### DOCUMENT EXTRACT
Norton & Locke (2013) 284 FLR 51
PT Garuda Indonesia Ltd v Australian Competition and Consumer Commission (2012) 247 CLR 240
Public Service Association of South Australia Incorporated v Industrial Relations Commission of South Australia and Anor (2012) 249 CLR 398
R v Ross-Jones; Ex Parte Green (1984) 156 CLR 185
Rana v Google Inc [2017] FCAFC 156
Unilan Holdings Pty Ltd v Kerin (1993) 44 FCR 481
Vietnam Veterans’ Affairs Association of Australia New South Wales Branch Inc v Cohen (1996) 70 FCR 419
Yunghanns v Yunghanns (1999) FLC 92-836
APPLICANT: Ms Bloomfield
1st RESPONDENT: Mr Grainger
2nd RESPONDENT: The Bankrupt Estate of Ms Grainger
FILE NUMBER: BRC 89 of 2014
DATE DELIVERED: 31 January 2018
PLACE DELIVERED: Brisbane
PLACE HEARD: Brisbane
JUDGMENT OF: Hogan J
HEARING DATE: 12 December 2017 and by receipt of submissions filed by the Applicant on 21 December 2017 and the First Respondent on 9 January 2018

REPRESENTATION

COUNSEL FOR THE APPLICANT: Mr Jones
SOLICITOR FOR THE APPLICANT: Tucker & Cowen Solicitors
COUNSEL FOR THE 1ST RESPONDENT: Mr Looney QC
SOLICITOR FOR THE 1ST RESPONDENT: Morgan Conley Solicitors
COUNSEL FOR THE 2ND RESPONDENT: No Appearance
SOLICITOR FOR THE 2ND RESPONDENT: No Appearance

Orders

IT IS ORDERED THAT

  1. The Applicant’s application for leave to amend the Initiating Application filed 7 January 2014 is dismissed.

  2. The Initiating Application filed 7 January 2014 is dismissed for want of jurisdiction.

  3. In the event that a party seeks an order that another party pay the costs of and incidental to the Initiating Application filed 7 January 2014:

    (a)any further affidavit material to be relied upon shall be filed and served within fourteen (14) days of today;  and

    (b)the party seeking an order for costs shall file and serve brief written submissions in support of such application for costs within fourteen (14) days of today; and

    (c)the party from whom costs are sought shall file and serve any brief written submissions in answer to the submissions filed and served by the party seeking costs within a further fourteen (14) days thereafter;  and

    (d)the party seeking costs shall file and serve any brief further written submissions, strictly in reply to the submissions served by the party from whom costs are sought, within seven (7) days of its service,

    and any such application for costs shall be determined in Chambers.

### BRIEF
Translate this sentence from the court orders into Spanish: "The Initiating Application filed 7 January 2014 is dismissed for want of jurisdiction." The data after this point comes from a separate source.

### DATASET SECTION
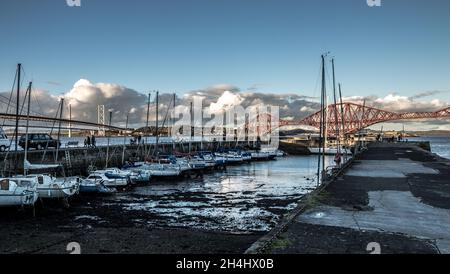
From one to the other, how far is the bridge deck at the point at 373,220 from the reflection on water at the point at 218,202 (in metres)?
4.94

### FULL ANSWER
La Solicitud Inicial presentada el 7 de enero de 2014 se desestima por falta de jurisdicción.